Task data:

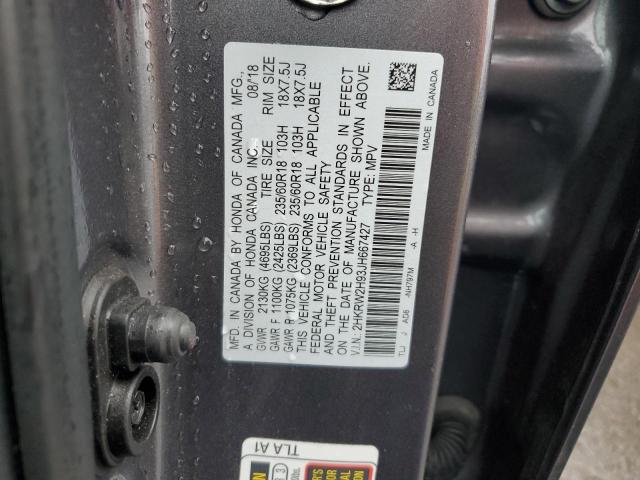 2HKRW2H93JH667427 Honda Cr-v Touring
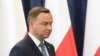波蘭總統否決引起爭議的兩項議案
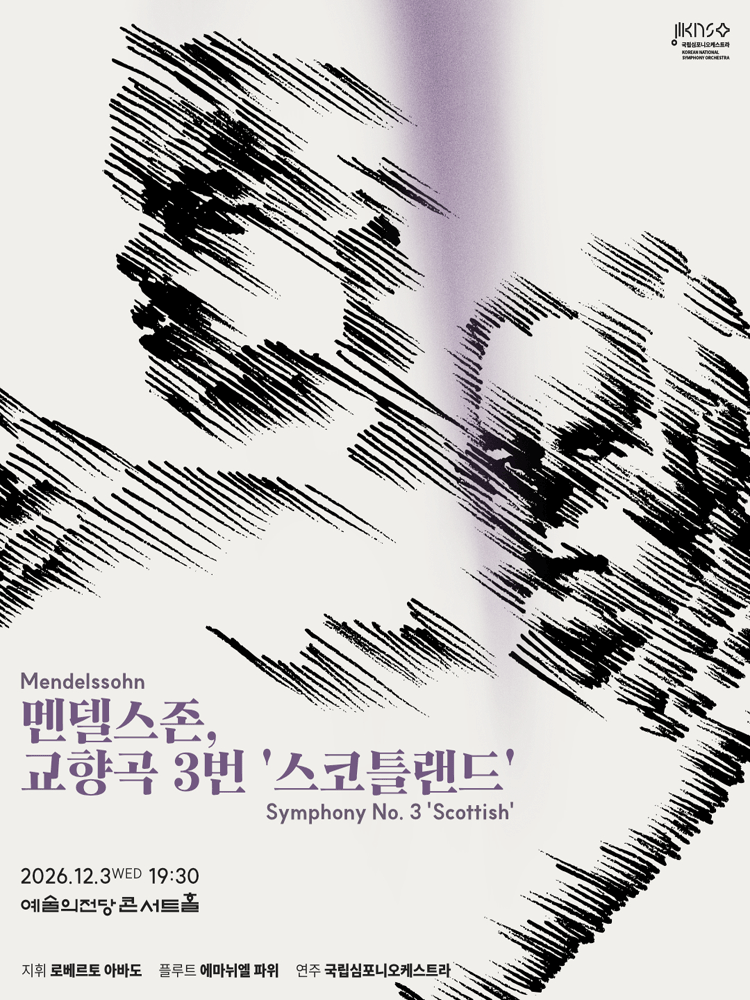 제268회 국립심포니오케스트라 정기연주회: 멘델스존, 교향곡 3번 스코틀랜드 포스터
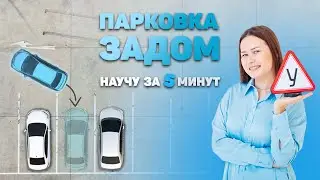 Как парковаться задним ходом?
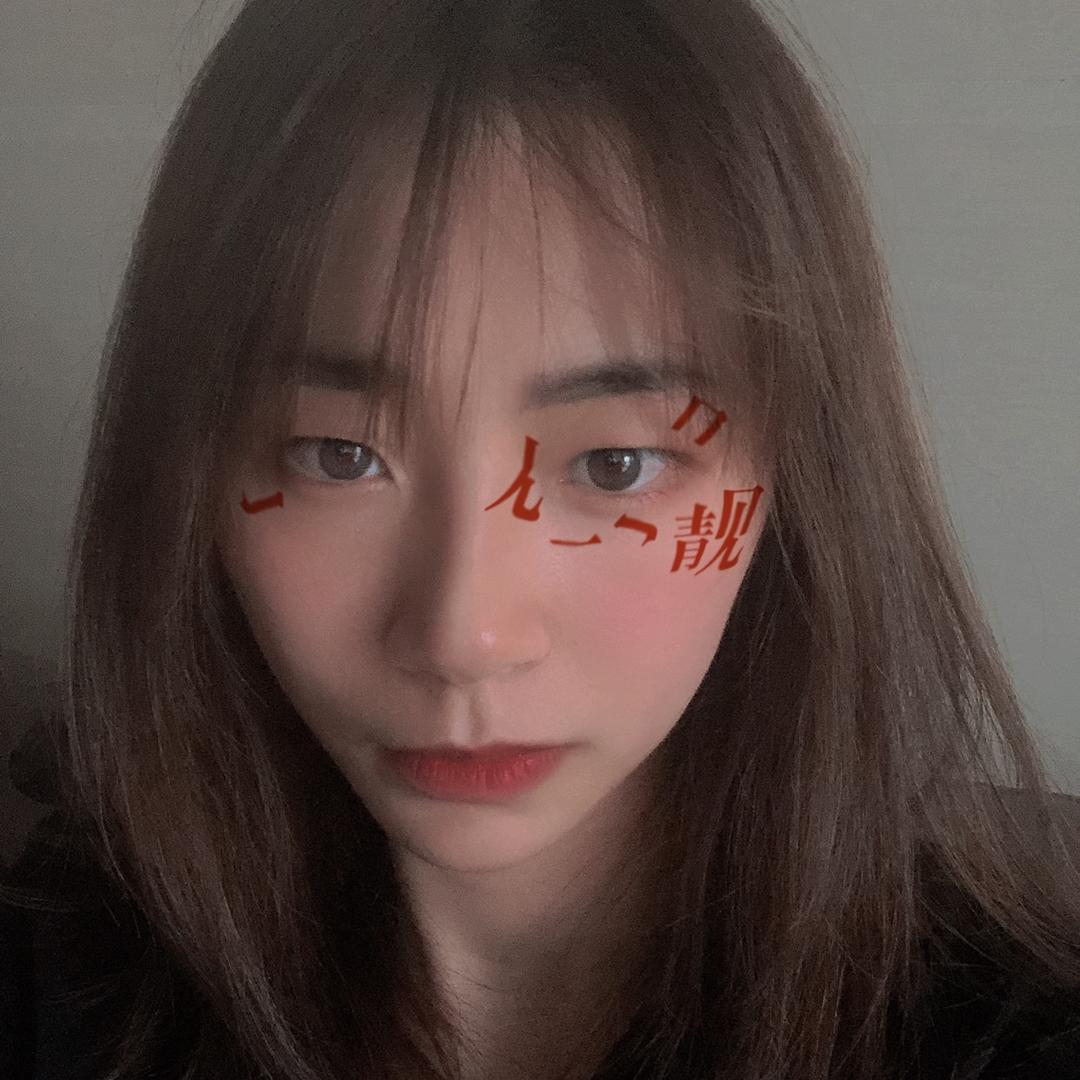 小静好靖（自我救赎）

Work order:
Repeat the whole listing above word for word, but keep any picture out of it.

Result of the task:
 2HKRW2H93JH667427 Honda Cr-v Touring
波蘭總統否決引起爭議的兩項議案
 제268회 국립심포니오케스트라 정기연주회: 멘델스존, 교향곡 3번 스코틀랜드 포스터
 Как парковаться задним ходом?
 小静好靖（自我救赎）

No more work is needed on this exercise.